Laurin Söding, Ruben Bartel, Philipp Mertsch

Modern astrophysical surveys have produced a wealth of data on the positions and velocities of stars in the Milky Way with varying accuracies. An ever-increasing detail in observational data calls for more complex physical models and in turn more sophisticated statistical methods to extract information. We perform a vertical Jeans analysis, including a local approximation of the tilt term, using a sample of $200\,000$ K-dwarf stars from the Gaia DR3 catalogue. After combination with the Survey-of-Surveys (SoS) catalogue, $160\,888$ of those have radial velocity measurements.

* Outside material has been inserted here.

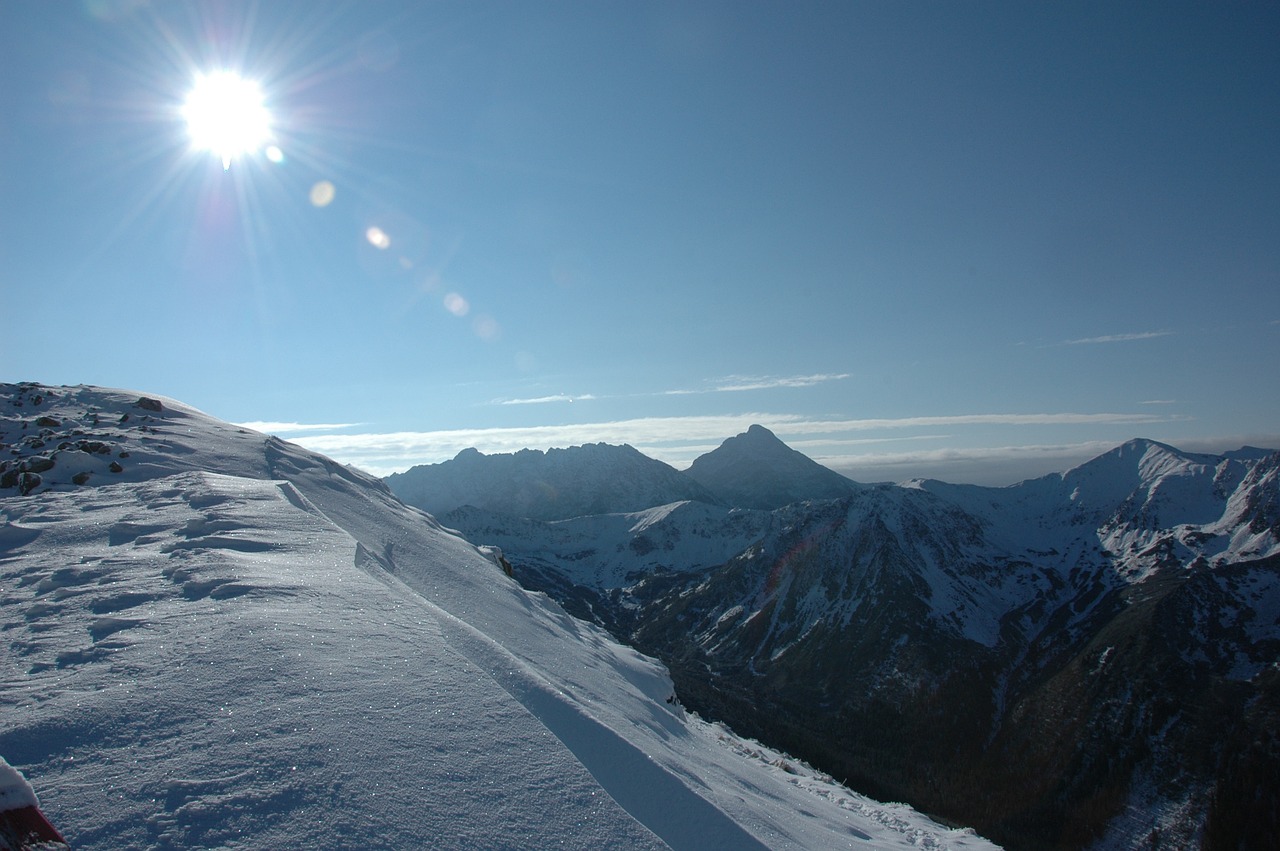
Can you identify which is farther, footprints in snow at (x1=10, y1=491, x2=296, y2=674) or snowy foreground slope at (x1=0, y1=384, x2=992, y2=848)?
footprints in snow at (x1=10, y1=491, x2=296, y2=674)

We use Gaussian processes as priors for the covariance matrix of radial and vertical velocities. Joint inference of the posterior distribution of the local dark matter density and the velocity moments is performed using geometric variational inference. We find a local dark matter density of ${\rho_\mathrm{dm} = 0.0131 \pm 0.0041\, \mathrm{M}_\odot\,\mathrm{pc}^{-3} = 0.50 \pm 0.15\, \mathrm{GeV}\,\mathrm{cm}^{-3}}$ at the Sun's position, which is in agreement with most other recent analyses. By comparing a ($z$-dependent) Gaussian process prior with a ($z$-independent) scalar prior for the tilt term, we quantify its impact on estimates of the local dark matter density and argue that careful modelling is required to mitigate systematic biases.